Katrina: la Maison-Blanche aurait été informée tôt de la rupture des digues

Washington — La Maison-Blanche aurait été prévenue bien plus tôt qu'elle a bien voulu l'admettre de la rupture des digues et des inondations à La Nouvelle-Orléans, dès le jour du passage du catastrophique cyclone Katrina le 29 août, selon un ancien responsable gouvernemental.
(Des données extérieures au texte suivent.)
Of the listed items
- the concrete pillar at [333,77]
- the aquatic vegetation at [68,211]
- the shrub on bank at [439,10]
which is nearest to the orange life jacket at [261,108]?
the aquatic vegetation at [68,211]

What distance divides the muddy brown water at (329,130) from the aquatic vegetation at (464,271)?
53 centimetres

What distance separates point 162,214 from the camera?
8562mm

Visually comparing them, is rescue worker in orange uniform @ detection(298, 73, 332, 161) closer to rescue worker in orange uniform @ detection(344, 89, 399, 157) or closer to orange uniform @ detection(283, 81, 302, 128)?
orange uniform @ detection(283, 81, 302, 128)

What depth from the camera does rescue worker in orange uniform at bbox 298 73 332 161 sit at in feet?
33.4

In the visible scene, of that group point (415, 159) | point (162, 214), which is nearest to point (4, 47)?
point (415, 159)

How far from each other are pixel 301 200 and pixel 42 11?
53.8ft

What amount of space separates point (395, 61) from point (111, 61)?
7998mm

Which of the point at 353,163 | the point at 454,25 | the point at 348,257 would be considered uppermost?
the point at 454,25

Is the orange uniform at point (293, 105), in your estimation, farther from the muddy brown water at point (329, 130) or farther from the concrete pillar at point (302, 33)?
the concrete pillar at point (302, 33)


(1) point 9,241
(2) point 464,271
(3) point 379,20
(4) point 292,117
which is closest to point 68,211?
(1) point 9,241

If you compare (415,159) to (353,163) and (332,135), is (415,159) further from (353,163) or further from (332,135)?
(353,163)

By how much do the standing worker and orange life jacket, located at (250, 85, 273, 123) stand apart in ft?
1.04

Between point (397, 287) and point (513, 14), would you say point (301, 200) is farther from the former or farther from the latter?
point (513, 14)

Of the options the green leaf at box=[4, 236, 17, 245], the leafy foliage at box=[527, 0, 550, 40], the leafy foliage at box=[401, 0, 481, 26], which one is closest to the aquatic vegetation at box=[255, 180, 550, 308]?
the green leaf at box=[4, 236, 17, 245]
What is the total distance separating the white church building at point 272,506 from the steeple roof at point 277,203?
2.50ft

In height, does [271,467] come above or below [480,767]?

L'ancien chef de l'Agence des situations d'urgence (Fema), Michael Brown, a déclaré hier qu'il avait personnellement parlé avec le secrétaire général adjoint de la Maison-Blanche Joe Hagin dès le soir du lundi 29 août, pour l'informer de la catastrophe en cours, après qu'une inspection par hélicoptère eut révélé la dramatique inondation en cours.

«Je crois que je lui ai dit que notre pire cauchemar était en train de se réaliser, que tout ce qui nous inquiétait à la Fema, à quoi on se préparait depuis dix ans, était en train d'arriver», a déclaré M. Brown lors d'une audition devant la commission sénatoriale enquêtant sur cette catastrophe, qui a fait plus de 1300 morts, dont 1100 à La Nouvelle-Orléans et en Louisiane.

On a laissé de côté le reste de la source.